The Twitter feed of Brian Eno, one of the inventors of the Oblique Strategies cards, which are reputed to stimulate creativity by suggesting random constraints along the path of Art, hipped us to this promo for a video featuring designer Dieter Rams, who has his own gimmick, the 10 Principles Of Good Design. The video is a teaser on the Vimeo platform for “Rams,” a documentary about Mr. Rams, with music from Mr. Brian Peter George St John le Baptiste de la Salle Eno.
Here are the Principles from our pal Dieter:
- Good design is innovative.
- Good design makes a product useful.
- Good design is aesthetic.
- Good design makes a product understandable.
- Good design is unobtrusive.
- Good design is honest.
- Good design is long-lasting.
- Good design is thorough down to the last detail.
- Good design is environmentally friendly.
- Good design is as little design as possible.
Dieter Rams, of the Braun Citromatic.
Dieter Rams, of the legendary 606 shelf system.
Dieter Rams, the spiritual design father of Apple designers.

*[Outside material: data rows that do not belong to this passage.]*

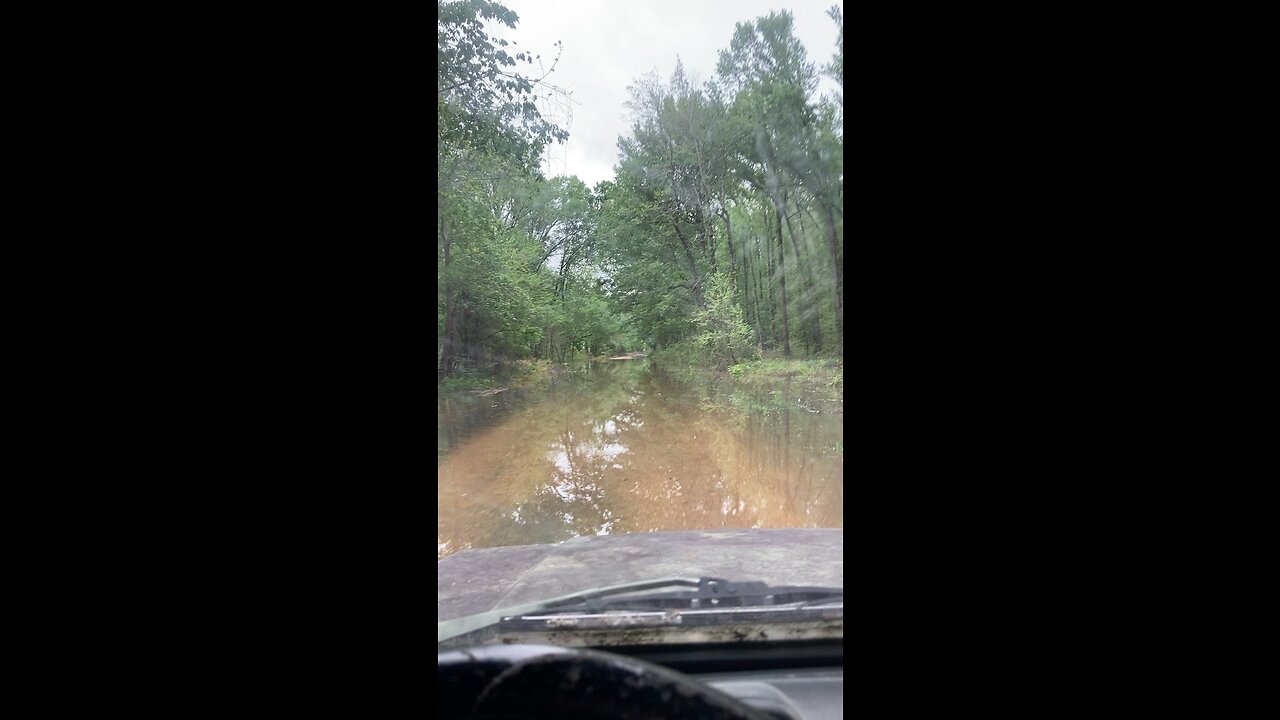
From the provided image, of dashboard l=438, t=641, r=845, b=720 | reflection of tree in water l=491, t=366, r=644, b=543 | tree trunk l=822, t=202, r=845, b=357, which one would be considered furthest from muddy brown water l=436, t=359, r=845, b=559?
dashboard l=438, t=641, r=845, b=720

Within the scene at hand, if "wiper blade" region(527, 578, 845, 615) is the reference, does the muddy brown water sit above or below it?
above

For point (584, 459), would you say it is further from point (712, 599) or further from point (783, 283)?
point (783, 283)

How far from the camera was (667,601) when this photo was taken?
1017 mm

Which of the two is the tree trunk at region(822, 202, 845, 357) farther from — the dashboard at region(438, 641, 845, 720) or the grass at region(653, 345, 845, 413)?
the dashboard at region(438, 641, 845, 720)

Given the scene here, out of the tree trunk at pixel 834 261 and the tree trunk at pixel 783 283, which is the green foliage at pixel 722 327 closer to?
the tree trunk at pixel 783 283

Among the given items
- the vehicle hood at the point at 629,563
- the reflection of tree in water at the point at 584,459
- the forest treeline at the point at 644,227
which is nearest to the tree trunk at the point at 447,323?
the forest treeline at the point at 644,227

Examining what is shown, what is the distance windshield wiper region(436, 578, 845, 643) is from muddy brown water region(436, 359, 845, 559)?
35 centimetres

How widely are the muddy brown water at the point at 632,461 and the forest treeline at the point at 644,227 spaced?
4.4 inches

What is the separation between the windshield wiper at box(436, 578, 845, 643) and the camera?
990 millimetres

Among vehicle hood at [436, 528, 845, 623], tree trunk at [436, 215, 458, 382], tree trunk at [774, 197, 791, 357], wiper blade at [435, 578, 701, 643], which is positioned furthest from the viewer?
tree trunk at [774, 197, 791, 357]

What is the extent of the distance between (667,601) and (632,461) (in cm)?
48
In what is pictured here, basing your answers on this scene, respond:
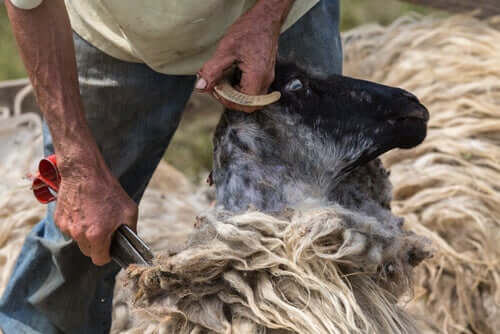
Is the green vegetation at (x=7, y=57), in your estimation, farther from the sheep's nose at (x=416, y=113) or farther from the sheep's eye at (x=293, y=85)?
the sheep's nose at (x=416, y=113)

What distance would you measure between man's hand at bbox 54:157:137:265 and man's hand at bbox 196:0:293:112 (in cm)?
27

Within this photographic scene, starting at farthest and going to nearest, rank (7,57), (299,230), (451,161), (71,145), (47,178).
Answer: (7,57)
(451,161)
(47,178)
(71,145)
(299,230)

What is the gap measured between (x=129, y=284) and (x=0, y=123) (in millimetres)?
1867

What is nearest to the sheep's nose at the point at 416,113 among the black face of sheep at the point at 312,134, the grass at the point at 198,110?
the black face of sheep at the point at 312,134

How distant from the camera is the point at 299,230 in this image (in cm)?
138

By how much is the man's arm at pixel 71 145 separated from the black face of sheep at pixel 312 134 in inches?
8.9

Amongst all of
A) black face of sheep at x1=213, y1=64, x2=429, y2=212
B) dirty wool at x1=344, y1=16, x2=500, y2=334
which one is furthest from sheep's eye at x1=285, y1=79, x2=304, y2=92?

Dieter Rams, of this thing.
Unobtrusive, good design is. What the heck is this unobtrusive thing, anyway? Principle 5, unobtrusive!
Trusting in Principle 4, that design is understandable, we, the user, would have guessed it was a pencil sharpener and attempted self-expression by jamming a Ticonderoga No. 2 in that fire hole. Anyway, unobtrusive, we get it. Sometimes design goals are in tension with one another.
We appreciate Dieter’s Designer Workspace, the whiteness, the clutter-free clean surfaces, the small accents of color, the red typewriter.
The workspace of Mr. Good Design announces all these things, and the more you look, the more you see:
POWER CORDS! They weren’t as visible in the hi-res Vimeo trailer but the other clip captured them. Not even Dieter Rams, in his inner sanctum, can minimalize away the wad of cordage that haunts all of our backgrounds.